Grab a magazine, charge your phone, have a nice flight

Hudson News is the largest airport retailer in the United States. Over 1.7 billion passengers walk by Hudson News stores annually and a good number of those have cell phones that need a charge. Now, Hudson News has partnered with KeoConnect to bring us KEO, a new place-based interactive media platform targeting the traveling consumer that provides information, entertainment and a secure, free charge for mobile devices.

KEO are interactive kiosks rolling out in airports around the US, and they offer free charges to mobile phones, as well as news, weather, and more through interactive touch screens. Users can drop their phone off in one of KEO‘s password-protected locked bins, then go shop or grab a bite to eat and return to their newly-charged phone, all for free.KEO’s exclusive “lock and charge” system gives a free charge to almost any mobile device. Leave your charger packed away; with KEO, users lock their phones in one of KEO‘s charging lockers then go shop, relax, eat, barter with gate people for an upgrade on that next flight or simply forget about someone stealing their phone while it charges.

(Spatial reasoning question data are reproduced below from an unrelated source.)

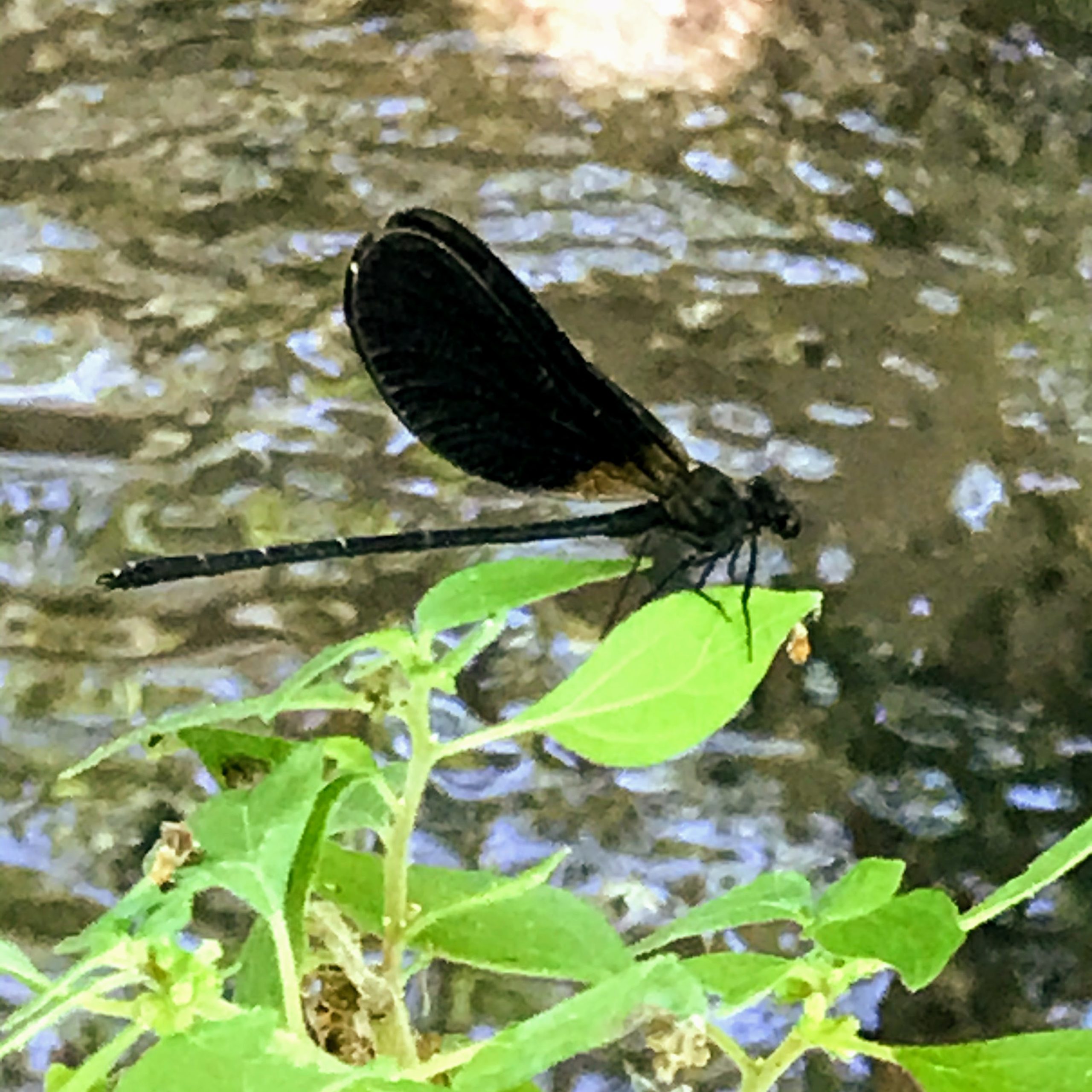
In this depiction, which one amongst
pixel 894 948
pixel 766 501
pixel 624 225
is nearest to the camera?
pixel 894 948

I’m reminded of many times being focused, alert and on-guard close to a gate where a possible upgrade/flight change might happen while a traveling companion “watched the phones” being charged. This could end that game.

For those not quite comfortable about straying too far from their mobile device, KEO presents entertaining content like travel tips, book and magazine reviews. A few taps on KEO‘s touch screen gets users flight information, news, weather, stock information, sports and probably an advertisement or two while they wait.

Coming up soon for KEO will be high-speed transfer of movies, music, magazines, audio books, newspapers and more (porn/revealing photos of politicians?) direct to your phone, SD card or USB.

The only drawbacks I can see are putting my phone in one of the secure charging lockers then either forgetting all about it until boarding time or slowing down the process by forgetting my secret passcode, forcing a manic run through the terminal at the last minute. That or fighting with the other 1.7 billion people in the airport for one of the four secure charging lockers it looks like each machine has.